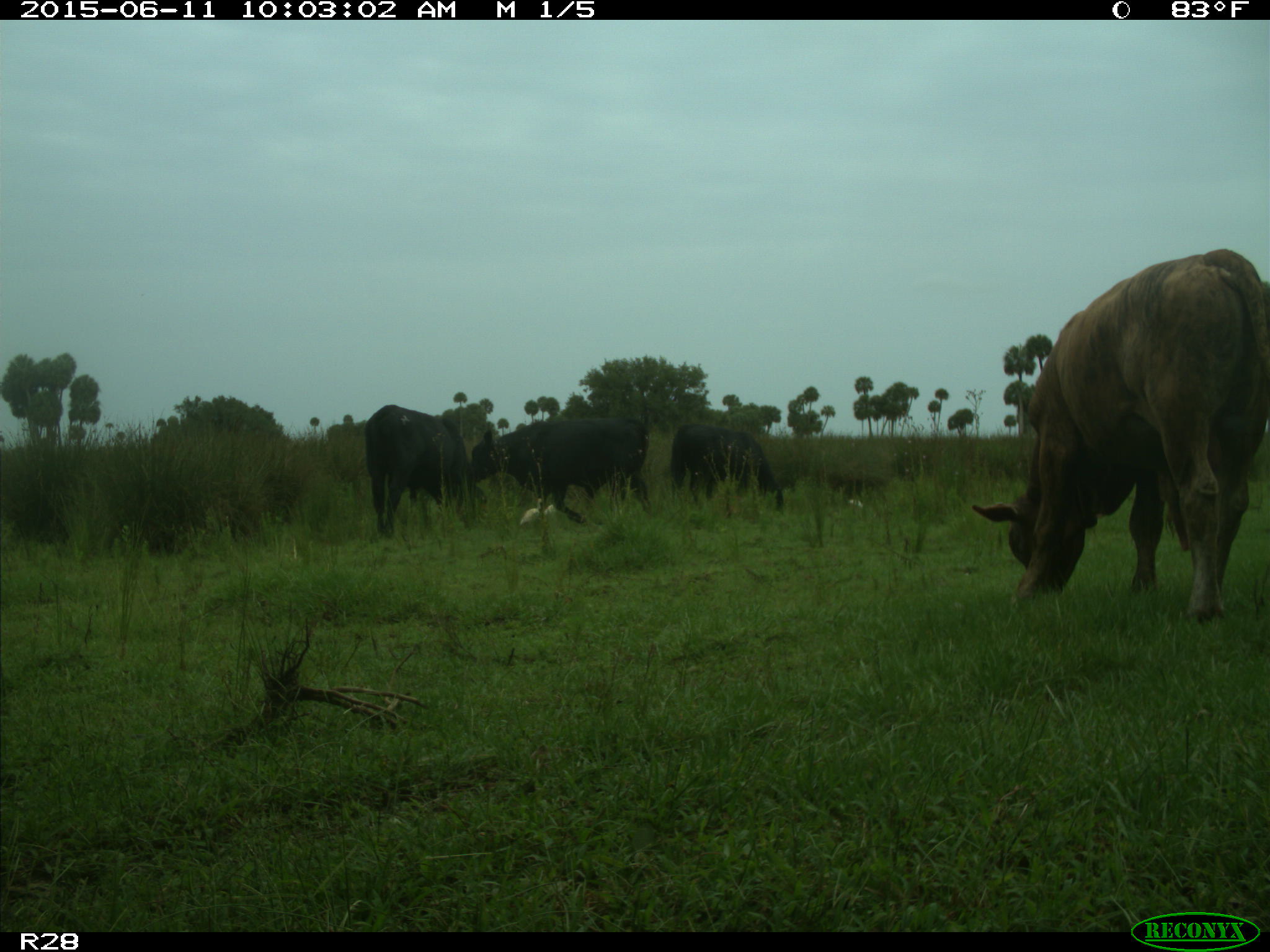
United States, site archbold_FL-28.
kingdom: Animalia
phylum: Chordata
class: Mammalia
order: Artiodactyla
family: Bovidae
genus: Bos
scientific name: Bos taurus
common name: domestic cow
Bos taurus (domestic cow).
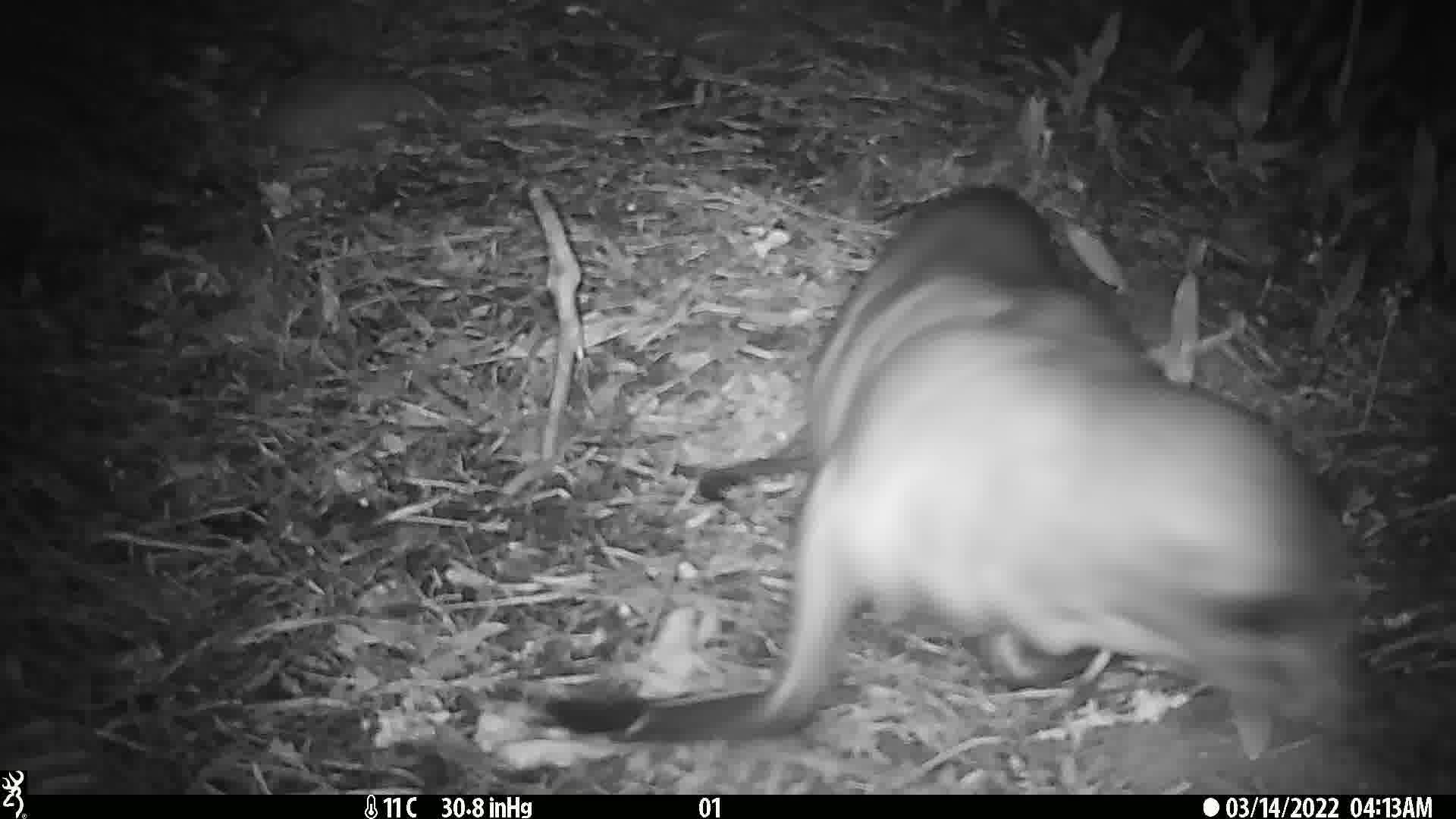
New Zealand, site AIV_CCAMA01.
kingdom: Animalia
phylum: Chordata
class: Mammalia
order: Carnivora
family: Otariidae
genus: Phocarctos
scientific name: Phocarctos hookeri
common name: new zealand sea lion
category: sealion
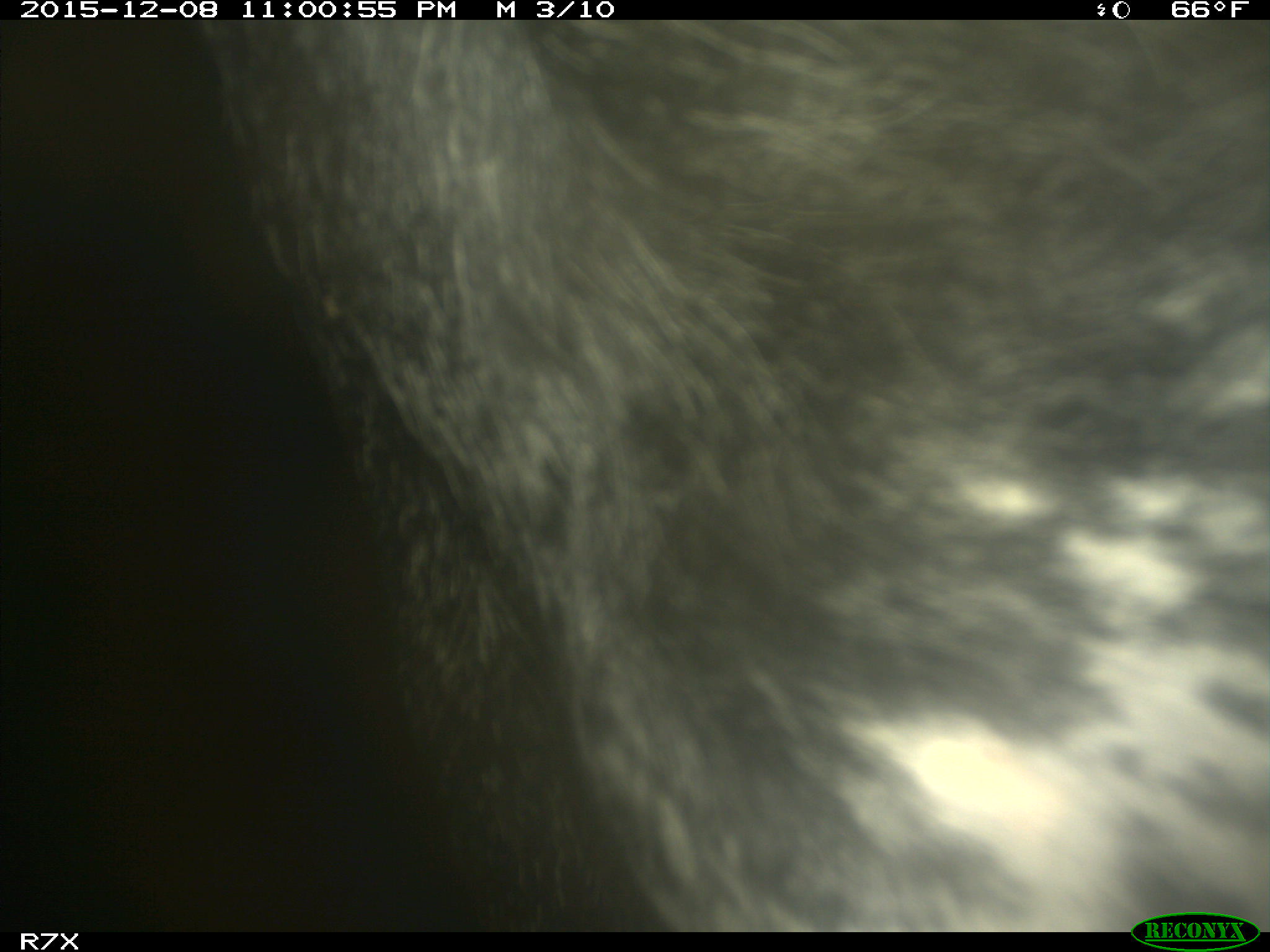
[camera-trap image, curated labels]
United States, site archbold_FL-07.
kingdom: Animalia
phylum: Chordata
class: Mammalia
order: Artiodactyla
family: Bovidae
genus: Bos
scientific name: Bos taurus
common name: domestic cow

- EXERCISE INSTRUCTIONS -
Each record above should come back exactly the same, only without its pictures.

- SOLUTION TO THIS EXERCISE -
United States, site archbold_FL-28.
kingdom: Animalia
phylum: Chordata
class: Mammalia
order: Artiodactyla
family: Bovidae
genus: Bos
scientific name: Bos taurus
common name: domestic cow
Bos taurus (domestic cow).
New Zealand, site AIV_CCAMA01.
kingdom: Animalia
phylum: Chordata
class: Mammalia
order: Carnivora
family: Otariidae
genus: Phocarctos
scientific name: Phocarctos hookeri
common name: new zealand sea lion
category: sealion
[camera-trap image, curated labels]
United States, site archbold_FL-07.
kingdom: Animalia
phylum: Chordata
class: Mammalia
order: Artiodactyla
family: Bovidae
genus: Bos
scientific name: Bos taurus
common name: domestic cow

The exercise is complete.